In a nutshell
This review assessed the development and use of an artificial pancreas (a bi-hormonal closed loop system) in the management of type 1 diabetes mellitus.
Some background
A normally functioning pancreas releases both insulin and the hormone glucagon. Glucagon acts in opposition to insulin, raising blood glucose levels when they become too low. Therefore, maintaining optimal blood glucose levels in a healthy individual depends on a delicate balance between insulin and glucagon.
Patients with type 1 diabetes are unable to produce the hormone insulin, needed to utilize glucose taken in from food. This can lead to high levels of glucose in the blood stream, which can damage nerves, blood vessels and various organs. However, since glucagon secretion is also impaired in the diabetic pancreas, the use of insulin injections alone in the management of diabetes can cause hypoglycemia (dangerously low blood glucose levels), a serious complication which may be life threatening.
New therapies for diabetes include a closed-loop system, which constantly monitors blood glucose levels and automatically delivers insulin as needed. Closed-loop systems have reduced the incidence of hypoglycemia, however management over the disease is still far from optimal. A new avenue of research in recent years has been the development of a bi-hormonal closed loop system which can deliver both insulin and glucagon as needed. In essence, this bi-hormonal closed-loop system is the equivalent of an external artificial pancreas. The current review analyzed the use of bi-hormonal systems in recently conducted clinical trials.
Methods & findings
All studies comparing the delivery of insulin alone to bi-hormonal systems showed that the addition of glucagon to therapy led to significantly fewer episodes of hypoglycemia.

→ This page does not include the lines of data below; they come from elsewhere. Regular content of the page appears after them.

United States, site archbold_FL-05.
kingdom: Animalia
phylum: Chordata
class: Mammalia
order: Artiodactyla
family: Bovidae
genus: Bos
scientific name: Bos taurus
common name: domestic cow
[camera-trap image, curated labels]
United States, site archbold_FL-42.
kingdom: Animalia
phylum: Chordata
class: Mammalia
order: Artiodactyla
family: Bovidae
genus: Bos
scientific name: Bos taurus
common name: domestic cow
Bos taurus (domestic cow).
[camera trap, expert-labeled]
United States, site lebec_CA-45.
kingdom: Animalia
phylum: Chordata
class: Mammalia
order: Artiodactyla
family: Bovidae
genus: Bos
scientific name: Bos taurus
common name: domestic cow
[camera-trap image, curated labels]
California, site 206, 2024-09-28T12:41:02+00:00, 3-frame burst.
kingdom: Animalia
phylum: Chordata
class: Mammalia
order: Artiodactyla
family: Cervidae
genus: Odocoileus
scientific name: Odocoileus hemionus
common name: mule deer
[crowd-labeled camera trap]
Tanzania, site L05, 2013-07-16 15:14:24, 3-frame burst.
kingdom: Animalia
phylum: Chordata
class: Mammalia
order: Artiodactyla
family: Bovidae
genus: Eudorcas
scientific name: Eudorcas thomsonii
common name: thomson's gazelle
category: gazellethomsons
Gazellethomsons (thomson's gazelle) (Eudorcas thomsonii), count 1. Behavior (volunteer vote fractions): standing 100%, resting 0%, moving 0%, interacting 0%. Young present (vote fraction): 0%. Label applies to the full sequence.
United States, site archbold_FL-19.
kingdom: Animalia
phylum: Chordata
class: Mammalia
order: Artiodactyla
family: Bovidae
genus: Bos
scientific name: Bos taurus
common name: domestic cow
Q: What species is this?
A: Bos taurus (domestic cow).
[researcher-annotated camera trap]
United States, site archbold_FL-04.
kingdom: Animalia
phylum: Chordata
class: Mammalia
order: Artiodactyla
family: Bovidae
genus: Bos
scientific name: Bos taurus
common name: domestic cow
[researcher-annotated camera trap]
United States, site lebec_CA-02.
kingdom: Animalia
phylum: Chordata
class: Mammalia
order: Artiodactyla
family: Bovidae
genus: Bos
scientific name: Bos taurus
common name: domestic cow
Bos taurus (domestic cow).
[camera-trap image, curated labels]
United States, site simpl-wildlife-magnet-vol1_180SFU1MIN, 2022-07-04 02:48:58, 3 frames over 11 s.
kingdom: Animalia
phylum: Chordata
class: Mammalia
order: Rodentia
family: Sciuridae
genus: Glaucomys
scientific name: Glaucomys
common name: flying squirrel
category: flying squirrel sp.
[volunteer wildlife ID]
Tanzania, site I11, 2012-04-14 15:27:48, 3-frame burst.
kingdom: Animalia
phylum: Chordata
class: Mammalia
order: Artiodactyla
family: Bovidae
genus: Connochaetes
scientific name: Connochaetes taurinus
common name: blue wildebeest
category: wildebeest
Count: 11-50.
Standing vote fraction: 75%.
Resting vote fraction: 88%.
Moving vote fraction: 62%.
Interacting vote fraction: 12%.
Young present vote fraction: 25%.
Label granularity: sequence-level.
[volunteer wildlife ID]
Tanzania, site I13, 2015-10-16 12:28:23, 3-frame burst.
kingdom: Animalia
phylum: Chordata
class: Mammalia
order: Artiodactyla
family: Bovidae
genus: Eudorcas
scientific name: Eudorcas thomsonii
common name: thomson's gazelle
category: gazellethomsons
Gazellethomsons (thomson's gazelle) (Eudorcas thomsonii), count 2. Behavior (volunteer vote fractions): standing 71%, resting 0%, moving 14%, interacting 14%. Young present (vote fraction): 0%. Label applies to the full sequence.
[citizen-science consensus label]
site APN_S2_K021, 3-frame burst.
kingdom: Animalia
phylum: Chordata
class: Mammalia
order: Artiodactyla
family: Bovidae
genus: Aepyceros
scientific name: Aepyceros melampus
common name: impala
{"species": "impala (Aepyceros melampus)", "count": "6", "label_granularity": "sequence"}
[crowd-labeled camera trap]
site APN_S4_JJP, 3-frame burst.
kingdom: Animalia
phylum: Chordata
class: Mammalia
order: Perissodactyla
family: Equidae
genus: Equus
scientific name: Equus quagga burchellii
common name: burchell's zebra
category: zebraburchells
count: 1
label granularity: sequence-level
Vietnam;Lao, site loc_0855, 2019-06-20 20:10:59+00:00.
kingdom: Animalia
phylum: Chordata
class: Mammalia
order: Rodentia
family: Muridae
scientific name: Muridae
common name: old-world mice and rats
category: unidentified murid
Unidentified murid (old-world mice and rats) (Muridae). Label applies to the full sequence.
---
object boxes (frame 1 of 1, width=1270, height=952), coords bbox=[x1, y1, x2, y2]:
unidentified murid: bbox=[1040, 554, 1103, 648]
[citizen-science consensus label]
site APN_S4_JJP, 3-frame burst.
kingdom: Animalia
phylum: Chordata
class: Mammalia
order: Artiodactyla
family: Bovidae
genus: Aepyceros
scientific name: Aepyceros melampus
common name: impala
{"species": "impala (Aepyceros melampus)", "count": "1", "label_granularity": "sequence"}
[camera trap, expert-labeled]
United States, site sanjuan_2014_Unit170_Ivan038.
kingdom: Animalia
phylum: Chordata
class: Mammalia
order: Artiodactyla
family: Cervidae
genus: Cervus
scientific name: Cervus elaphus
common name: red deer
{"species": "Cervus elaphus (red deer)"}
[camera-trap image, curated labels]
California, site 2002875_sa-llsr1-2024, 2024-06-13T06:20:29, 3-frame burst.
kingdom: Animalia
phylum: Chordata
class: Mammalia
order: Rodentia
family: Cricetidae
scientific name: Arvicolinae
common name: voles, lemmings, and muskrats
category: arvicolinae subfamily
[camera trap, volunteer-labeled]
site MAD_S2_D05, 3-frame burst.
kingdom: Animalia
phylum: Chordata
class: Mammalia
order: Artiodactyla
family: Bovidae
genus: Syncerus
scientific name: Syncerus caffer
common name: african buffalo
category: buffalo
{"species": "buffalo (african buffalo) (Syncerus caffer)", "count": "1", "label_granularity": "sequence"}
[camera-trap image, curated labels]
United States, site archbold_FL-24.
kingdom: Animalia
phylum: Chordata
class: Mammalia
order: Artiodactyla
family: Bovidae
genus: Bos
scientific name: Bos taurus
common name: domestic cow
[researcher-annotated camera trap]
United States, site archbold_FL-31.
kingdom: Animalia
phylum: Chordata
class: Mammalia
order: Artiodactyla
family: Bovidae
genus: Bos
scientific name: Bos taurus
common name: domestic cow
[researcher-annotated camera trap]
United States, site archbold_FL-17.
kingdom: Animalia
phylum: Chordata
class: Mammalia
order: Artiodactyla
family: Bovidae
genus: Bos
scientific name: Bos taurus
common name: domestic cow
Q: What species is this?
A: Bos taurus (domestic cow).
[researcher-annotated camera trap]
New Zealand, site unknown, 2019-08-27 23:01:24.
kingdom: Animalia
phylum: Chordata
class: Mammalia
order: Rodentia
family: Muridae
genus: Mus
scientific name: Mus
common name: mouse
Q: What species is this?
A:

One study comparing a bi-hormonal closed loop system to daily insulin injections found that only 7% of patients receiving both insulin and glucagon experienced hypoglycemia at some point during treatment, compared to 53% of patients receiving insulin injections. For the few patients in the study who did experience hypoglycemia while using a bi-hormonal closed-loop system, it was determined that the sensors overestimated blood glucose levels, leading to a delay in the release of glucagon. Researchers concluded that improvements in sensor accuracy could decrease the incidence hypoglycemic events even further, if not completely.
A small study assessing the effectively of bi-hormonal closed-loop systems during exercise, concluded that bi-hormonal systems are safe and effective at preventing hypoglycemia during physical activity.
The major obstacle in the development of a working artificial pancreas however is the formulation of glucagon. Current forms of glucagon thicken into a gel-like substance within days of being exposed to water, which renders the hormone unusable and clogs the drug-pump used to deliver it. New stable solutions of glucagon must be developed before bi-hormonal systems can be approved for general use.
The bottom line
This review concluded that bi-hormonal closed-loop systems are developing rapidly and may soon enter common use. Bi-hormonal systems seem to be more effective at preventing hypoglycemia and maintaining optimal blood glucose levels than insulin alone.